Dès lors, il y a lieu de considérer que le placement en rétention est incompatible avec le sursis probatoire dont il fait l'objet.
En conséquence le placement en rétention administrative de M. [P] [X] contrevient aux dispositions de l'article 6 de la CEDH et doit être levé.

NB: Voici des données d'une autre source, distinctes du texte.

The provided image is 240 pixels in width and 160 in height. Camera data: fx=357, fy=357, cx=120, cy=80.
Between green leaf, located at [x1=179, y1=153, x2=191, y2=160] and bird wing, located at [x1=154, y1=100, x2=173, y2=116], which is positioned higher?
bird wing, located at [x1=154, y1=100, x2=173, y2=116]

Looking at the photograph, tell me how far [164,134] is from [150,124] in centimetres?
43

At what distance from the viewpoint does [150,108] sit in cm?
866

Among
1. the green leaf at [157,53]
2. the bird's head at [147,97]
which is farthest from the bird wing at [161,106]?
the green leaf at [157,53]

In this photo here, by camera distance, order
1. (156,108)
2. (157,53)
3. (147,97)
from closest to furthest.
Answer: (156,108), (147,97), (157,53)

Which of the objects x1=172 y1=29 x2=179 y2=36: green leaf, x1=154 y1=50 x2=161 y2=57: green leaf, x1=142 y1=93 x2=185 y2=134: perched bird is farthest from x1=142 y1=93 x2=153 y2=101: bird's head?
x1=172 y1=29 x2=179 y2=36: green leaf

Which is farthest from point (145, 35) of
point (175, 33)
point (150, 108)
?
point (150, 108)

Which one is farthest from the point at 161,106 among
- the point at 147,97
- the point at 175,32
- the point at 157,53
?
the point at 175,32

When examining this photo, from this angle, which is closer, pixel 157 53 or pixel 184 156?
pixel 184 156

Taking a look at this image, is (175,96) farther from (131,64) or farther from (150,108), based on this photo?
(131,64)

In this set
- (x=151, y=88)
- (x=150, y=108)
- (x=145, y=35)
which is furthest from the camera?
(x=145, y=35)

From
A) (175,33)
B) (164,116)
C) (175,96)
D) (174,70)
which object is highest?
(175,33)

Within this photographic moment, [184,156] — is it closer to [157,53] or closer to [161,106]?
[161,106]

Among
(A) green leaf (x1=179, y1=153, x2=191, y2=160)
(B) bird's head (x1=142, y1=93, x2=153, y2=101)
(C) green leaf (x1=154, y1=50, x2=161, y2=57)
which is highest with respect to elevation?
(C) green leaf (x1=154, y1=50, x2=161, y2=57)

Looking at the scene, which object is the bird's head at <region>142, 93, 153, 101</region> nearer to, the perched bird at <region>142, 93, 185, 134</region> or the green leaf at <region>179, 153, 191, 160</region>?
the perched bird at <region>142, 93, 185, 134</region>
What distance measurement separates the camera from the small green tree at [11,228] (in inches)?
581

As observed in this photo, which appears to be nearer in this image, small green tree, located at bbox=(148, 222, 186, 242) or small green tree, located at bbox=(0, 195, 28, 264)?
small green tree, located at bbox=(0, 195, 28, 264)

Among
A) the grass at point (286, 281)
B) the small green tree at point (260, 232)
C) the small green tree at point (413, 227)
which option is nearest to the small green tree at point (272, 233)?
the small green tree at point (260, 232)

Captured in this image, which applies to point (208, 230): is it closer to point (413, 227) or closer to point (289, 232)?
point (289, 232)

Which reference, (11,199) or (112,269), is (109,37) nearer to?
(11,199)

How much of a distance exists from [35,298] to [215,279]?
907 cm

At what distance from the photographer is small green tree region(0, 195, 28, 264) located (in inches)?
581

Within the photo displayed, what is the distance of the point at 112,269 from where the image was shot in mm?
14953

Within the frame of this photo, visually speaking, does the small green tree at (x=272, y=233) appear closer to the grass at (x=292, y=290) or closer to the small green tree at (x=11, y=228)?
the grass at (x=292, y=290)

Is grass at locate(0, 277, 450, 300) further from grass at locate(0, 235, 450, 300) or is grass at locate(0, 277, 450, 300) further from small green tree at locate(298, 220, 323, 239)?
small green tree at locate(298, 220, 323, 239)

L'ordonnance dont appel sera infirmée.
PAR CES MOTIFS
ACCORDE l'aide jurdictionnelle sur le siège à M. [P] [X] ;
DÉCLARE l'appel recevable ;
INFIRME l'ordonnance entreprise ;
Statuant à nouveau,
LÉVE la mesure de rétention administrative de M. [P] [X] ;
DIT que la présente ordonnance sera communiquée au ministère public par les soins du greffe ;
DIT que la présente ordonnance sera notifiée dans les meilleurs délais à l'appelant, à son conseil et à l'autorité administrative ;
LAISSE les dépens à la charge de l'Etat.
Véronique THÉRY,
greffière
Danielle THEBAUD,
conseillère
N° RG 23/00827 - N° Portalis DBVT-V-B7H-U4W3
REÇU NOTIFICATION DE L'ORDONNANCE 830 DU 15 Mai 2023 ET DE L'EXERCICE DES VOIES DE RECOURS :
Vu les articles 612 et suivants du Code de procédure civile et R743-20 du Code de l'entrée et du séjour des étrangers et du droit d'asile
Pour information :
L'ordonnance n'est pas susceptible d'opposition.
Le pourvoi en cassation est ouvert à l'étranger, à l'autorité administrative qui a prononcé le maintien en zone d'attente ou la rétention et au ministère public.
Le délai de pourvoi en cassation est de deux mois à compter de la notification.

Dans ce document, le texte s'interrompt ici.